简体   繁体   English

读取XML文件(文件大小> 500 MB)

[英]Reading XML File ( File size > 500 MB)

I'm trying to parse large XML file (size near about 600MB) and using 我正在尝试解析大型XML文件(大小约为600MB)并使用

It's taking longer time and finally, the entire process is aborted. 这需要更长的时间,最后整个过程被中止。 The process is ending with an exception. 该过程以异常结束。

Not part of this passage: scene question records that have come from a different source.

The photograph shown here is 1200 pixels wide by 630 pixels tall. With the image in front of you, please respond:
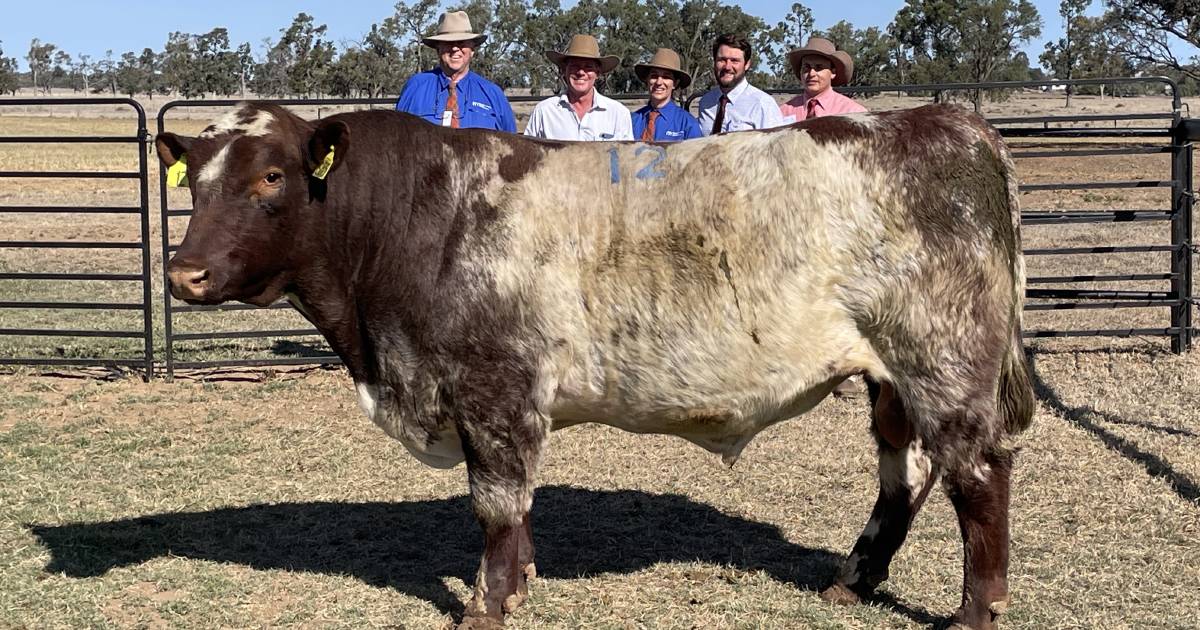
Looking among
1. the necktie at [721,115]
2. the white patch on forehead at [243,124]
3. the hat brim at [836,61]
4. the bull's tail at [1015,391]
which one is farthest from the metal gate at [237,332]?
the bull's tail at [1015,391]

Message: "Thread is aborted" 消息: “线程被中止”

Method: 方法:

private string ReadXml(XmlTextReader reader, string fileName)
{
    string finalXML = "";
    string s1 = "";
    try
    {
        while (reader.Read())
        {
            switch (reader.NodeType)
            {
                case XmlNodeType.Element: // The node is an element.
                    s1 += "<" + reader.Name + ">";
                    break;
                case XmlNodeType.Text: //Display the text in each element.
                    s1 += reader.Value;
                    break;
                case XmlNodeType.EndElement: //Display the end of the element.
                    s1 += "</" + reader.Name + ">";
                    break;
            }
            finalXML = s1;
        }
    }
    catch (Exception ex)
    {
       Logger.Logger.LogMessage(ex, "File Processing error: " + fileName);
    }
    reader.Close();
    reader.Dispose();

    return finalXML;
}

And then reading and desalinizing: 然后阅读和脱盐:

string finalXML = string.Empty;
XmlTextReader reader = new XmlTextReader(unzipfile);
finalXML = await ReadXml(reader, fileName);

var xmlremovenamespae = Helper.RemoveAllNamespaces(finalXML);
XmlParseObjectNew.BizData myxml = new XmlParseObjectNew.BizData();

using (StringReader sr = new StringReader(xmlremovenamespae))
 {
       XmlSerializer serializer = new XmlSerializer(typeof(XmlParseObjectNew.BizData));
       myxml = (XmlParseObjectNew.BizData)serializer.Deserialize(sr);
 }

Is there any better way to read & parse large xml file? 有没有更好的方法来读取和解析大型xml文件? need a suggestion. 需要一个建议。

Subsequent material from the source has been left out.